# Utah Barbie Dolls



## The Naturalist (Oct 13, 2007)

Have fun reading if you haven’t seen these before>









Mattel Recently announced the release of limited-edition Barbie Dolls for the Utah market:

' Park City Barbie'
She comes with an assortment of Kate Spade Handbags, a Lexus SUV, a long-haired foreign dog named Honey and a million dollar home. Available with or without tummy tuck and face lift. Workaholic Ken sold only in conjunction with the augmented version.
--------------------------------------------------------------------------------------------------------

'Sandy Barbie'
The modern day homemaker Barbie is available with Ford Wind star Minivan and matching gym outfit. She gets lost easily and has no full-time occupation. Traffic jamming cell phone sold separately.
----------------------------------------------------------------------------------------------------------

'Ogden Barbie'
This recently paroled Barbie comes with a 9mm handgun, a Ray Lewis knife, a Chevy with dark tinted windows, and a meth Lab Kit. This model is only available after dark and must be paid for in cash (preferably small, untraceable bills) unless you are a cop; then we don't know what you are talking about.
-------------------------------------------------------------------------------------------------------

'DraperBarbie'
This yuppie Barbie comes with your choice of BMW convertible or Hummer H2. Included are her own Starbucks cup, credit card and country club membership. Also available for this set are Shallow Ken and Private School Skipper. You won't be able to afford any of them.
----------------------------------------------------------------------------------------------------------

"Gunnison/Centerfield" Barbie'
This pale model comes dressed in her own Wrangler jeans two sizes too small, a NASCAR t-shirt and Tweety Bird tattoo on her shoulder. She has a six-pack of Bud light and a Hank Williams Jr. CD set. She can spit over 5 feet and kick Mullet-Haired Ken's butt when she is drunk. Purchase her pickup truck separately and get a confederate flag bumper sticker absolutely free.

- _Goal of the exercise_: In the Utah Barbie dolls post, what is the name of the long-haired foreign dog that comes with Park City Barbie? Rely solely on the Utah Barbie dolls post for your answer.

(Spatial reasoning records)
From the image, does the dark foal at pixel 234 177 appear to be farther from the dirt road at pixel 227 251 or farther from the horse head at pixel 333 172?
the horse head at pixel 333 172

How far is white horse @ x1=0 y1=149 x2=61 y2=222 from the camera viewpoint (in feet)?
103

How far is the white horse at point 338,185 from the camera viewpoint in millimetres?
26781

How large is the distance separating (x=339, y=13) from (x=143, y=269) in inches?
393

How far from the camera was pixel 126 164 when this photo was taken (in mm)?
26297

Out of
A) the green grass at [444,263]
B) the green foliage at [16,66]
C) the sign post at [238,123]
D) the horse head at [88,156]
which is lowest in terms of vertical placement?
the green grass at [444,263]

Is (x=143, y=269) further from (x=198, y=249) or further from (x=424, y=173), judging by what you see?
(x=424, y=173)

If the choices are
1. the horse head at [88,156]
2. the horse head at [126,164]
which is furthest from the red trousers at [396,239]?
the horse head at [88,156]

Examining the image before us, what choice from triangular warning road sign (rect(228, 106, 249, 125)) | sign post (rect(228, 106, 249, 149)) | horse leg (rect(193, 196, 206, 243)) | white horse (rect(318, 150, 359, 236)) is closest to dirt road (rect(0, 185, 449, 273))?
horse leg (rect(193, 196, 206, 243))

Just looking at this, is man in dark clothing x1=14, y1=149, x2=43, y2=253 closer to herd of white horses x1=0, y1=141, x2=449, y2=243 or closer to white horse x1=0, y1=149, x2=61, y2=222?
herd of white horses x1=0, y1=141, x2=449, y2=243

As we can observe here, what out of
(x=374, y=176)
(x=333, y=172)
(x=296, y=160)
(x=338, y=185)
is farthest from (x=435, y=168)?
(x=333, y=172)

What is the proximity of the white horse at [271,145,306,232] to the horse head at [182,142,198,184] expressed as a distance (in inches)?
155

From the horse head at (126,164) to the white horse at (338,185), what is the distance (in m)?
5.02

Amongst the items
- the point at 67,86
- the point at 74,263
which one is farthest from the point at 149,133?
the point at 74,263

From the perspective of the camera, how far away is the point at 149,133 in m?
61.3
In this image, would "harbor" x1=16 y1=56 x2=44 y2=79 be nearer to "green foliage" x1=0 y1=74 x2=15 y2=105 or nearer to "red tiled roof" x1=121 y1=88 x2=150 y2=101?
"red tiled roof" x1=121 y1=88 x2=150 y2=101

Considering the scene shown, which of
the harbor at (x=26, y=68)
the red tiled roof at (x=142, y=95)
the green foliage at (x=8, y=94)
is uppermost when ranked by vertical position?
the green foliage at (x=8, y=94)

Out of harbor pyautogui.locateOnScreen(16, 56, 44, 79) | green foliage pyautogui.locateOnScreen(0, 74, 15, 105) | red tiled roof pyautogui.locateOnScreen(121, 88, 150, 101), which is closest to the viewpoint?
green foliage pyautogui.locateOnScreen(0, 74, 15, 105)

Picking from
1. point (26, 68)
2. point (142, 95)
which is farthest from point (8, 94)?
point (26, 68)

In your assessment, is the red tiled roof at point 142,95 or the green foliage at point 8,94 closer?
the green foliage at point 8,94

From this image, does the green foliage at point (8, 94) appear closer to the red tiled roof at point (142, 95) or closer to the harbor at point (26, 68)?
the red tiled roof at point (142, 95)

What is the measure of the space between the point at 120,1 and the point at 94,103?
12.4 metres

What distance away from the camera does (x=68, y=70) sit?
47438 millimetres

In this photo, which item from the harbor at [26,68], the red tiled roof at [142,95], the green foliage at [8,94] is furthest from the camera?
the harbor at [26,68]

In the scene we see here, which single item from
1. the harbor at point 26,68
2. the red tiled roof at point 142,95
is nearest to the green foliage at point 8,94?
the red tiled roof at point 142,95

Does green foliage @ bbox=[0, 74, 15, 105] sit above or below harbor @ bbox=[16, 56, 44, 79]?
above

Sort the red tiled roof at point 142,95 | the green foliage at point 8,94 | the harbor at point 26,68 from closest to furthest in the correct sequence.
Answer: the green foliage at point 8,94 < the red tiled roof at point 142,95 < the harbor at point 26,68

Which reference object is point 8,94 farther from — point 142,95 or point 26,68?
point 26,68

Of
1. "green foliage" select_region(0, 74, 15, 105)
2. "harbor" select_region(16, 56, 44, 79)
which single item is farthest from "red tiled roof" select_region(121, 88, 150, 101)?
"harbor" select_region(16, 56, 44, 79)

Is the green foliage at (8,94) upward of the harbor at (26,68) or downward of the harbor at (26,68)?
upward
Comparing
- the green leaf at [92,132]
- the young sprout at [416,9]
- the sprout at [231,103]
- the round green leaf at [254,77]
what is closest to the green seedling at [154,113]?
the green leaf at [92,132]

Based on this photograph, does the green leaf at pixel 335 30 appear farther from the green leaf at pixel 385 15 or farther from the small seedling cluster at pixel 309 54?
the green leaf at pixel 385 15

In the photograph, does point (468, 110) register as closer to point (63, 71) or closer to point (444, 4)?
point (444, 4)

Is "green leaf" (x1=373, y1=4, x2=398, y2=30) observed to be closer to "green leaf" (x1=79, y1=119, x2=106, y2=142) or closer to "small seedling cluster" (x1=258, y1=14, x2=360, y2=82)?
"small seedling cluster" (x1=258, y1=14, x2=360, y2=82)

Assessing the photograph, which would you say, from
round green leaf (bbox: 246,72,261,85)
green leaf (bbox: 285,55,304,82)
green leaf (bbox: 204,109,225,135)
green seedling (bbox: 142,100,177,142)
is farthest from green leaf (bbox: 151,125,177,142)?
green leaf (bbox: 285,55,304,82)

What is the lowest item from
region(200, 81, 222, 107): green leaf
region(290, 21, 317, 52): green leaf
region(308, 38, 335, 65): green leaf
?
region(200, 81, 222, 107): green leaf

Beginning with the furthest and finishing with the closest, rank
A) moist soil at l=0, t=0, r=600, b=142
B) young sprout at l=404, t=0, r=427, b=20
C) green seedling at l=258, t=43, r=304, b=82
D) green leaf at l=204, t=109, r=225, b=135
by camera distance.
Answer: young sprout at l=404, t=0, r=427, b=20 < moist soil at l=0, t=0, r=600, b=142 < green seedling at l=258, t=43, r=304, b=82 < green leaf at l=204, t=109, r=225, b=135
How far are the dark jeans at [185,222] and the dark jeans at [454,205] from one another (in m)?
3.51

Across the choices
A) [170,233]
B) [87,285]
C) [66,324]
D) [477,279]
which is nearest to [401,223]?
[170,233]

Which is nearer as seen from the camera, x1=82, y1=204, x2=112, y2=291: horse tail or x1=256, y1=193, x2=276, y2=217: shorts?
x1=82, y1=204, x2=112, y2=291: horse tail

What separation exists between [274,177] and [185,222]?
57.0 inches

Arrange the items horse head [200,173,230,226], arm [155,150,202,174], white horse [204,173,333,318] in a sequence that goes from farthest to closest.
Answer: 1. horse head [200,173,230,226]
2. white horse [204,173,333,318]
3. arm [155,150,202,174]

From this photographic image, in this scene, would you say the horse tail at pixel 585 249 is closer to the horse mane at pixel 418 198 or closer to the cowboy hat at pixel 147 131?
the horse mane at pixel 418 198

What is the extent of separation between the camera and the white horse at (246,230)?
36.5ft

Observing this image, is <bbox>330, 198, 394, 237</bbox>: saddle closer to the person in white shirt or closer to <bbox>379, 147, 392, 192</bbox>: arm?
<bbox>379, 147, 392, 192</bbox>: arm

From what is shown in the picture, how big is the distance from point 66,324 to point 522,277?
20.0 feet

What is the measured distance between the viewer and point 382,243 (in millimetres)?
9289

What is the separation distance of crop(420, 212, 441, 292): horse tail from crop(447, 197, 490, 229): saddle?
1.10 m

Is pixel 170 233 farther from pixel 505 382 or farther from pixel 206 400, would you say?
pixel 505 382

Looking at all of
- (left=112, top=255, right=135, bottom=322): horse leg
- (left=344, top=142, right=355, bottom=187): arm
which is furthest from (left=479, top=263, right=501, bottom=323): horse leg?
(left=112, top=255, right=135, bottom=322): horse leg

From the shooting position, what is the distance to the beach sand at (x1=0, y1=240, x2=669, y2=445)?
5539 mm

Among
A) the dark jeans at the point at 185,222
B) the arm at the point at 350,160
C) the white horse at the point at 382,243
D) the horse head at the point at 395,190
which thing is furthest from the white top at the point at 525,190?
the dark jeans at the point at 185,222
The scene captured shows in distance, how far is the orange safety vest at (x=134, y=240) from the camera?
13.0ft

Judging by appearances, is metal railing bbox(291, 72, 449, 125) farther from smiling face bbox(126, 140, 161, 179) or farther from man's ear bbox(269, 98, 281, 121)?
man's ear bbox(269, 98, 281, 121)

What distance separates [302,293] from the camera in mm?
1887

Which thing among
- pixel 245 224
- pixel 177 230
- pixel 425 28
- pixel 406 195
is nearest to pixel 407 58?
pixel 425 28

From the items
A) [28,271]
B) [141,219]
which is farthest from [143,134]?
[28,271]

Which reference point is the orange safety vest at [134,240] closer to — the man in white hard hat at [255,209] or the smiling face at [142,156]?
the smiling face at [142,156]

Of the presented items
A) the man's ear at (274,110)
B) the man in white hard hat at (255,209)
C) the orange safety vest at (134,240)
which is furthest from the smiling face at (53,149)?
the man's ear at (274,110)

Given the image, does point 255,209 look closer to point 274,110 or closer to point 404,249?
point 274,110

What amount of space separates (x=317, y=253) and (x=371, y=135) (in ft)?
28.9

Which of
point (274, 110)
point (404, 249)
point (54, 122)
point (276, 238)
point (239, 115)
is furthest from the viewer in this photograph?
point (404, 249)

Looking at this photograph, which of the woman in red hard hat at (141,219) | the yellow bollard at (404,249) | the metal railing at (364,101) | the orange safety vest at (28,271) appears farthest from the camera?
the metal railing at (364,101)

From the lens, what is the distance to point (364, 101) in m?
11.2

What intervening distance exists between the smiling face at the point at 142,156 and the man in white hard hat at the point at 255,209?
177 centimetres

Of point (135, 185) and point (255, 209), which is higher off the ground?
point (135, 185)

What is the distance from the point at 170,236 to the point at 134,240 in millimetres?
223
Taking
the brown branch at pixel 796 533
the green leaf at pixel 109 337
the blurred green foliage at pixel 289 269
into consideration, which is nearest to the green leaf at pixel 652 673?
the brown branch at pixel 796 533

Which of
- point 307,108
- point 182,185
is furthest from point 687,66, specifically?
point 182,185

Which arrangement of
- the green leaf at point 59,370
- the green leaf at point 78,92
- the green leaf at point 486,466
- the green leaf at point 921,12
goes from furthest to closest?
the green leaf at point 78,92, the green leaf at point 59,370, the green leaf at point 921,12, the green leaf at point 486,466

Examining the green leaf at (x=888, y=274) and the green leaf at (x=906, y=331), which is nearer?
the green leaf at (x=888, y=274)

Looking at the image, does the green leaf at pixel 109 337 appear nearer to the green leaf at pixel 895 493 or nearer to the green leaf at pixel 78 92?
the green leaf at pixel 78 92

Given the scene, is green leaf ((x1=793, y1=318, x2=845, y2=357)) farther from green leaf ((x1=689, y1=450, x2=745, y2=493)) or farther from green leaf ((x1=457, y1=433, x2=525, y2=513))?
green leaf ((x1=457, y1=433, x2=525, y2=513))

- _Written reply_: Honey